Putin hinted that the license was sold in a shady deal characteristic of the controversial privatizations that followed the Soviet collapse. “I won’t even talk now about how the license was purchased,” Putin said. “Let’s leave this up to the conscience of those who did it a while ago, also in the early 1990s.”

Coming back to foreign investments, Putin said BP otherwise was doing well in Russia, where it has a large reserves and production base. “We welcome its involvement in the Russian economy and will further support and assist the company, but we proceed from the fact that all of its activity will be within the current law,” he said.

“For BP, Russia is an important part of the global asset portfolio,” said BP’s Moscow spokesman Vladimir Buyanov. “This position remains so.”

A spokeswoman for Interros declined to comment on Putin’s remarks. A Renova spokesman did not answer a request for comment.

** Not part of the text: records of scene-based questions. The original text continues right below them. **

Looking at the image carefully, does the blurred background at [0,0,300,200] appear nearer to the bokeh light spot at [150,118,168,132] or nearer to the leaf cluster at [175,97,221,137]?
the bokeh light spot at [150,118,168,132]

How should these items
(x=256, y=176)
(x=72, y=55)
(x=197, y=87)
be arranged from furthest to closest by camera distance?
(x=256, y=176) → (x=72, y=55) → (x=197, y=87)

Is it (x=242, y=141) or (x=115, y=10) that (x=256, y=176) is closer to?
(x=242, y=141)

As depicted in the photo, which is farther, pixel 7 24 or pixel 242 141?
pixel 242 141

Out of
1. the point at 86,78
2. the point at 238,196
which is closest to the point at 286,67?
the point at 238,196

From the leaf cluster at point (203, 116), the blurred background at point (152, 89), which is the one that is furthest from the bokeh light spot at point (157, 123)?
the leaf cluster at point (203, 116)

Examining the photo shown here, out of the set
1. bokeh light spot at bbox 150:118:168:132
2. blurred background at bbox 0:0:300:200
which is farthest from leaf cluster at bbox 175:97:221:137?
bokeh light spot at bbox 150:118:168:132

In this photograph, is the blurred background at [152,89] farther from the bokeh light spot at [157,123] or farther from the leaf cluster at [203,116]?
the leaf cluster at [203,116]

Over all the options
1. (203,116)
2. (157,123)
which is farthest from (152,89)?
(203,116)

Putin was signaling that Rusia Petroleum would lose the license if its shareholders did not offer good terms for Gazprom to enter the project, said Andrei Gromadin, an analyst at MDM Bank.

Pavel Kushnir of Deutsche UFG said Putin was trying to convince a Western audience that there were solid legal grounds for withdrawing the Kovykta license. “It is correct to anticipate much negative reaction when the license is withdrawn,” he said. “Putin is trying to soften future criticism in advance.”

Gazprom has no interest in entering the project now, he said. It would rather try to buy full control of the field cheaply from the state at a possible future auction than pay a hefty price for a stake now, Kushnir said. “The license may stay with the government for five to 10 years,” he said.